# [OPIS ZADANIA]
Wypisz z poniższego materiału wszystkie linijki, słowo w słowo, bez żadnych zmian.

# [WPISY]
__________________________________________________
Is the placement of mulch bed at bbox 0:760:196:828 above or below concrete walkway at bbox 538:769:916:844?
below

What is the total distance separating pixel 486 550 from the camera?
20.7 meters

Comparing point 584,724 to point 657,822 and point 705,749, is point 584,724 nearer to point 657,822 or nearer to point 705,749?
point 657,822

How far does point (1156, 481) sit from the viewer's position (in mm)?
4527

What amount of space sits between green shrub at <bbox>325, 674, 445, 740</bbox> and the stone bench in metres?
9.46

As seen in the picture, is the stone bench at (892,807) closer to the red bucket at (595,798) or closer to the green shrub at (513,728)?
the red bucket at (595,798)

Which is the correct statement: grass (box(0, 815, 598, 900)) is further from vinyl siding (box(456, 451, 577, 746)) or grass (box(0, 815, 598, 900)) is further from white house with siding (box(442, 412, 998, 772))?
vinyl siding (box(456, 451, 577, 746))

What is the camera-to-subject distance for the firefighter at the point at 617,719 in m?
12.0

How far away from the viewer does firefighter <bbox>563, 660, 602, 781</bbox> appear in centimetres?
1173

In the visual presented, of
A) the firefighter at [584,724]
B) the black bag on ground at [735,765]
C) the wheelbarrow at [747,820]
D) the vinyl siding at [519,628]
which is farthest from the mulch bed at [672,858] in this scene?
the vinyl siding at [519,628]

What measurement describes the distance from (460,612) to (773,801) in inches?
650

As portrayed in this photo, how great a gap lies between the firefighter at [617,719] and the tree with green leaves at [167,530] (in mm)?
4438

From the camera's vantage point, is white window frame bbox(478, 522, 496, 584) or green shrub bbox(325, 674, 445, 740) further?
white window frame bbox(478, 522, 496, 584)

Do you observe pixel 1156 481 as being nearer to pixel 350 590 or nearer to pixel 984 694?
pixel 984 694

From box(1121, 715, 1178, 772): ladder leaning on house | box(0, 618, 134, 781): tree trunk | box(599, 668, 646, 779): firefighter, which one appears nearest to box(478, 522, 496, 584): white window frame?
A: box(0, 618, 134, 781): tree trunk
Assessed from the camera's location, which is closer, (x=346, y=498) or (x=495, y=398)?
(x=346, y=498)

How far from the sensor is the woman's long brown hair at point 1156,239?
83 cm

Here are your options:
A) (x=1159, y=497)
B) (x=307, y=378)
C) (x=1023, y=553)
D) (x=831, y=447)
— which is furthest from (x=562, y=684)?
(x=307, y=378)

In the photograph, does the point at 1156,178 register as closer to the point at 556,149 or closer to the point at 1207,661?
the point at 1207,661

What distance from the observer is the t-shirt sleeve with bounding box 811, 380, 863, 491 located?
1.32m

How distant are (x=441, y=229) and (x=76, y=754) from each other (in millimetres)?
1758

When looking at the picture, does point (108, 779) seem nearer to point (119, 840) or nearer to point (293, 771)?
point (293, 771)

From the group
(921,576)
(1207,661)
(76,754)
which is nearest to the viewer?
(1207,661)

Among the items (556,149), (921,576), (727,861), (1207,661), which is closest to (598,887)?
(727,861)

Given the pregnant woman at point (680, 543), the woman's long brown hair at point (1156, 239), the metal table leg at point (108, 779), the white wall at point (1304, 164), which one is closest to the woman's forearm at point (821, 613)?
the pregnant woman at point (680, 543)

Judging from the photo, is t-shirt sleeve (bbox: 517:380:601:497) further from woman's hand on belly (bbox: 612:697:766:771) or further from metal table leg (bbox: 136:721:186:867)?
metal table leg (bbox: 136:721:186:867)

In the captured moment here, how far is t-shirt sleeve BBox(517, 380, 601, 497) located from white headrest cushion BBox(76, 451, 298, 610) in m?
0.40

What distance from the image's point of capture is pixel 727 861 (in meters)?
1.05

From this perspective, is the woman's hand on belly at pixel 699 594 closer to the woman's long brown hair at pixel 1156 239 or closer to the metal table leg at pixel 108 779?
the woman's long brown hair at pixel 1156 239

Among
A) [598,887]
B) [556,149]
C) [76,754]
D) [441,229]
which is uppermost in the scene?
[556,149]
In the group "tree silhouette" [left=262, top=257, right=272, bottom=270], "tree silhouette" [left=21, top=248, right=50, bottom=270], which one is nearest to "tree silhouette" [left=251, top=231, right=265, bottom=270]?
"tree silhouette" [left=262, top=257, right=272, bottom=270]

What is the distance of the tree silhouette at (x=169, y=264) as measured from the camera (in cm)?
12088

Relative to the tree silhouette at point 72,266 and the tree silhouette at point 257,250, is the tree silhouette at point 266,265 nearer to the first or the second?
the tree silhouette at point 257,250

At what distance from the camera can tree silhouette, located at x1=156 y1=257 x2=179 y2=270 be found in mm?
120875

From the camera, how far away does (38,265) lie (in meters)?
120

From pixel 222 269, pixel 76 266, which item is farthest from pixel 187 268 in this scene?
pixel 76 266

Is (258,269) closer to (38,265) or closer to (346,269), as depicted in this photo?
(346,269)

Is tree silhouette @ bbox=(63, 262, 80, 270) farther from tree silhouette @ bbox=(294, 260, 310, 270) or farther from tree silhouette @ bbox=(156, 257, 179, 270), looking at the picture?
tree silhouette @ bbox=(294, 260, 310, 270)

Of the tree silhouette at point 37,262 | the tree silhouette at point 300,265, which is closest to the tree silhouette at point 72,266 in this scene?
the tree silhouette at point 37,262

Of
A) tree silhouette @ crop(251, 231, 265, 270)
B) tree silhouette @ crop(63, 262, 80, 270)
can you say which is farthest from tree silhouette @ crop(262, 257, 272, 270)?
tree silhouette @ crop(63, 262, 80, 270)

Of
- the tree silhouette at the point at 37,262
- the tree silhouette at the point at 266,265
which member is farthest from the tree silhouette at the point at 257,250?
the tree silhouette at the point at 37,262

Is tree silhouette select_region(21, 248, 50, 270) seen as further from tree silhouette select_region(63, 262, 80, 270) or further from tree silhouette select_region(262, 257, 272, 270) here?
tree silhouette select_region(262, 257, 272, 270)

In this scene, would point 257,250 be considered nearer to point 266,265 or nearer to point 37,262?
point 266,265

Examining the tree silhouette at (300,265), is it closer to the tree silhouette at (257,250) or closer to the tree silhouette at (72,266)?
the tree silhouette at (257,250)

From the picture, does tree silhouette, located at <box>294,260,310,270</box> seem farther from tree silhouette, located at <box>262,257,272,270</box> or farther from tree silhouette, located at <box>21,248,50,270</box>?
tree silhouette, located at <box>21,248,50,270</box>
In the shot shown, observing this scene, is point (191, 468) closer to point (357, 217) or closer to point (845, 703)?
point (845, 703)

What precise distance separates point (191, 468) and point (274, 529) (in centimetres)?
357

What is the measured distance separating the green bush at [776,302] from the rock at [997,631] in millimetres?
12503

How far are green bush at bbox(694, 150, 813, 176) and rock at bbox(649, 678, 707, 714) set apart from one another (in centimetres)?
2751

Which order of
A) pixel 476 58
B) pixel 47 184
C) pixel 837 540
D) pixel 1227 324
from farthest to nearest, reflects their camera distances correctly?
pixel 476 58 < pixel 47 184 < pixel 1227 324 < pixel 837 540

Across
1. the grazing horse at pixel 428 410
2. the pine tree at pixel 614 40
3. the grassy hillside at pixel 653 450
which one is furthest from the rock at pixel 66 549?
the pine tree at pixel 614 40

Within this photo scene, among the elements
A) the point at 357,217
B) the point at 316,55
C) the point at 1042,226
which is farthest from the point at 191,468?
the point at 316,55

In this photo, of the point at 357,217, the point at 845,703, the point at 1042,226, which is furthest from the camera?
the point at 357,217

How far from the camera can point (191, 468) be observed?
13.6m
__________________________________________________
# [ROZWIĄZANIE]
Is the placement of mulch bed at bbox 0:760:196:828 above or below concrete walkway at bbox 538:769:916:844?
below

What is the total distance separating pixel 486 550 from the camera?
20.7 meters

Comparing point 584,724 to point 657,822 and point 705,749, is point 584,724 nearer to point 657,822 or nearer to point 705,749?
point 657,822

How far does point (1156, 481) sit from the viewer's position (in mm)?
4527

What amount of space sits between green shrub at <bbox>325, 674, 445, 740</bbox> and the stone bench in metres?
9.46

As seen in the picture, is the stone bench at (892,807) closer to the red bucket at (595,798) or closer to the green shrub at (513,728)?
the red bucket at (595,798)

Which is the correct statement: grass (box(0, 815, 598, 900)) is further from vinyl siding (box(456, 451, 577, 746)) or grass (box(0, 815, 598, 900)) is further from white house with siding (box(442, 412, 998, 772))?
vinyl siding (box(456, 451, 577, 746))

What is the camera-to-subject distance for the firefighter at the point at 617,719 in m?
12.0

How far away from the viewer does firefighter <bbox>563, 660, 602, 781</bbox> appear in centimetres?
1173

In the visual presented, of
A) the firefighter at [584,724]
B) the black bag on ground at [735,765]
C) the wheelbarrow at [747,820]
D) the vinyl siding at [519,628]
which is farthest from the mulch bed at [672,858] in this scene?
the vinyl siding at [519,628]

What measurement describes the distance from (460,612) to (773,801) in inches?
650

As portrayed in this photo, how great a gap lies between the firefighter at [617,719] and the tree with green leaves at [167,530] (in mm)?
4438

From the camera's vantage point, is white window frame bbox(478, 522, 496, 584) or green shrub bbox(325, 674, 445, 740) further?
white window frame bbox(478, 522, 496, 584)

Do you observe pixel 1156 481 as being nearer to pixel 350 590 or nearer to pixel 984 694?
pixel 984 694

From box(1121, 715, 1178, 772): ladder leaning on house | box(0, 618, 134, 781): tree trunk | box(599, 668, 646, 779): firefighter, which one appears nearest to box(478, 522, 496, 584): white window frame?
A: box(0, 618, 134, 781): tree trunk
Assessed from the camera's location, which is closer, (x=346, y=498) or (x=495, y=398)?
(x=346, y=498)

How far from the sensor is the woman's long brown hair at point 1156,239?
83 cm

Here are your options:
A) (x=1159, y=497)
B) (x=307, y=378)
C) (x=1023, y=553)
D) (x=831, y=447)
— which is furthest from (x=562, y=684)?
(x=307, y=378)

In the photograph, does the point at 1156,178 register as closer to the point at 556,149 or closer to the point at 1207,661?
the point at 1207,661

What distance from the observer is the t-shirt sleeve with bounding box 811, 380, 863, 491 located?
1.32m

How distant are (x=441, y=229) and (x=76, y=754) from each other (in millimetres)?
1758

When looking at the picture, does point (108, 779) seem nearer to point (119, 840) or nearer to point (293, 771)?
point (293, 771)

From the group
(921,576)
(1207,661)
(76,754)
which is nearest to the viewer?
(1207,661)

Among the items (556,149), (921,576), (727,861), (1207,661), which is closest to (598,887)?
(727,861)

Given the pregnant woman at point (680, 543), the woman's long brown hair at point (1156, 239), the metal table leg at point (108, 779), the white wall at point (1304, 164), which one is closest to the woman's forearm at point (821, 613)?
the pregnant woman at point (680, 543)

Judging from the photo, is t-shirt sleeve (bbox: 517:380:601:497) further from woman's hand on belly (bbox: 612:697:766:771) or further from metal table leg (bbox: 136:721:186:867)?
metal table leg (bbox: 136:721:186:867)

In the captured moment here, how far is t-shirt sleeve BBox(517, 380, 601, 497) located from white headrest cushion BBox(76, 451, 298, 610) in m?
0.40

What distance from the image's point of capture is pixel 727 861 (in meters)?
1.05

From this perspective, is the woman's hand on belly at pixel 699 594 closer to the woman's long brown hair at pixel 1156 239 or closer to the metal table leg at pixel 108 779?
the woman's long brown hair at pixel 1156 239

Among
A) [598,887]
B) [556,149]
C) [76,754]
D) [441,229]
which is uppermost in the scene?
[556,149]
In the group "tree silhouette" [left=262, top=257, right=272, bottom=270], "tree silhouette" [left=21, top=248, right=50, bottom=270], which one is nearest to "tree silhouette" [left=251, top=231, right=265, bottom=270]?
"tree silhouette" [left=262, top=257, right=272, bottom=270]

What is the distance of the tree silhouette at (x=169, y=264) as measured from the camera (in cm)?
12088

Relative to the tree silhouette at point 72,266 and the tree silhouette at point 257,250, is the tree silhouette at point 266,265 nearer to the first or the second?
the tree silhouette at point 257,250

At what distance from the camera can tree silhouette, located at x1=156 y1=257 x2=179 y2=270 be found in mm?
120875

From the camera, how far away does (38,265) lie (in meters)?
120

From pixel 222 269, pixel 76 266, which item is farthest from pixel 187 268 in this scene?
pixel 76 266

Is (258,269) closer to (38,265) or closer to (346,269), as depicted in this photo?
(346,269)

Is tree silhouette @ bbox=(63, 262, 80, 270) farther from tree silhouette @ bbox=(294, 260, 310, 270) or farther from tree silhouette @ bbox=(156, 257, 179, 270), looking at the picture?
tree silhouette @ bbox=(294, 260, 310, 270)

Of the tree silhouette at point 37,262 | the tree silhouette at point 300,265, which is closest to the tree silhouette at point 72,266 in this scene?
the tree silhouette at point 37,262

Of
A) tree silhouette @ crop(251, 231, 265, 270)
B) tree silhouette @ crop(63, 262, 80, 270)
can you say which is farthest from tree silhouette @ crop(262, 257, 272, 270)?
tree silhouette @ crop(63, 262, 80, 270)

Of
- the tree silhouette at the point at 37,262
- the tree silhouette at the point at 266,265
which member is farthest from the tree silhouette at the point at 257,250?
the tree silhouette at the point at 37,262

Is tree silhouette select_region(21, 248, 50, 270) seen as further from tree silhouette select_region(63, 262, 80, 270) or further from tree silhouette select_region(262, 257, 272, 270) here?
tree silhouette select_region(262, 257, 272, 270)

In this scene, would point 257,250 be considered nearer to point 266,265 or nearer to point 37,262?
point 266,265

Examining the tree silhouette at (300,265), is it closer to the tree silhouette at (257,250) or closer to the tree silhouette at (72,266)?
the tree silhouette at (257,250)

From the picture, does tree silhouette, located at <box>294,260,310,270</box> seem farther from tree silhouette, located at <box>262,257,272,270</box> or farther from tree silhouette, located at <box>21,248,50,270</box>?
tree silhouette, located at <box>21,248,50,270</box>
In the shot shown, observing this scene, is point (191, 468) closer to point (357, 217) or closer to point (845, 703)?
point (845, 703)

What precise distance separates point (191, 468) and point (274, 529) (in centimetres)?
357

What is the measured distance separating the green bush at [776,302] from the rock at [997,631] in millimetres?
12503

How far are green bush at bbox(694, 150, 813, 176) and rock at bbox(649, 678, 707, 714) set apart from one another (in centimetres)?
2751

Which order of
A) pixel 476 58
B) pixel 47 184
C) pixel 837 540
D) pixel 1227 324
from farthest to nearest, reflects their camera distances correctly?
pixel 476 58 < pixel 47 184 < pixel 1227 324 < pixel 837 540

Across
1. the grazing horse at pixel 428 410
2. the pine tree at pixel 614 40
3. the grassy hillside at pixel 653 450
which one is furthest from the rock at pixel 66 549?
the pine tree at pixel 614 40

Within this photo scene, among the elements
A) the point at 357,217
B) the point at 316,55
C) the point at 1042,226
which is farthest from the point at 191,468?
the point at 316,55

In this photo, of the point at 357,217, the point at 845,703, the point at 1042,226, which is furthest from the camera?
the point at 357,217

How far from the camera can point (191, 468) be observed?
13.6m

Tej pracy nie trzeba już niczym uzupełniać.